「これは彼女がアルバイトを始める前に履歴書と一緒に書いてもらった。日向に好意を寄せないで欲しいと。万が一恋愛に発展したら、雇用契約は解除すると伝えてある。そして、契約解除後も連絡を取るなと。もし、約束を破った場合はストーカー罪で訴えるとも伝えた」

「ちょ……ちょっと待って! どうしてそんな勝手な真似をしたんだよ。信じられない……」


「お前と彼女のプライバシーを守る為だ。仮に2人が恋愛関係に発展して、彼女の身元が世間にバレたらどうなる。マスコミに追われて、SNSにはある事ない事書かれて窮地に追い込まれていくだろう。それに、先ほど学校からお前の身元がバレたと連絡があった。お前は一体何をしてるんだ」

「…………」


「高校は明日退学する。終業式だし家政婦を交代するにはいい機会だ」

「そんな……。学校は仕方ないとしても、あいつに家政婦を辞めさせるなんてあまりにも勝手過ぎるだろ」


「彼女を守りたいなら距離を置くしかない。じゃないと、お前自身が彼女を傷つける羽目になるだろう」



日向は言い返す言葉が見つからなかった。
何故なら、幼少期から芸能界で活躍していた事もあって、世間の厳しさを目の当たりにしていたから。

あいつと恋愛する気なんてなかった。
クラスメイトだから最初はどうしていつもパシられてるんだろうって気になる程度だった。
家政婦になってから冗談を言ってからかったりしたけど、俺が困っていた時にはさり気なく手を差し出してくれて……。
振り返ってみれば、あいつの逞しさや優しい人柄に随分助けられていた。



『人の心はきっかけ一つで反転するから』



以前、堤下さんが言ってた通り、俺の心はいつしか反転していた。
今朝、二階堂(やつ)に触れられていたのが嫌だったから、気づいた時には間に入って仲を引き離していた。
しかも、さっきはポロッと本音が溢れてしまったけど、あれでも最後の一瞬まで全力でブレーキをかけ続けていた。
そしたら、あいつは……。



『さっきの言葉は聞かなかった事にするね。私、また真に受けちゃいそうだから……』



俺の気持ちを受け止めずに帰って行った。
多分これが正解。
俺は本音を押し付ける訳にはいかない立場の人間だから。
それに、宝物のように大切に想うからこそ、世間からの非難を浴びせる訳にいかないと思った。

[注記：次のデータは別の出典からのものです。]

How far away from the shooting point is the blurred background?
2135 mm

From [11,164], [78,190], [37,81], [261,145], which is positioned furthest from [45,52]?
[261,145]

「ねぇ、堤下さん。その誓約書をもう少しよく見せてくれない?」

「わかった。残念だが、お前に忠告した通り、彼女自身にも何度か忠告させてもらった。ミカちゃんの件もあるのに申し訳ないが、家政婦は今日までと言う事に……」



日向は右手で誓約書を受け取ると、上から目線を滑らせて捺印までしっかりと確認した。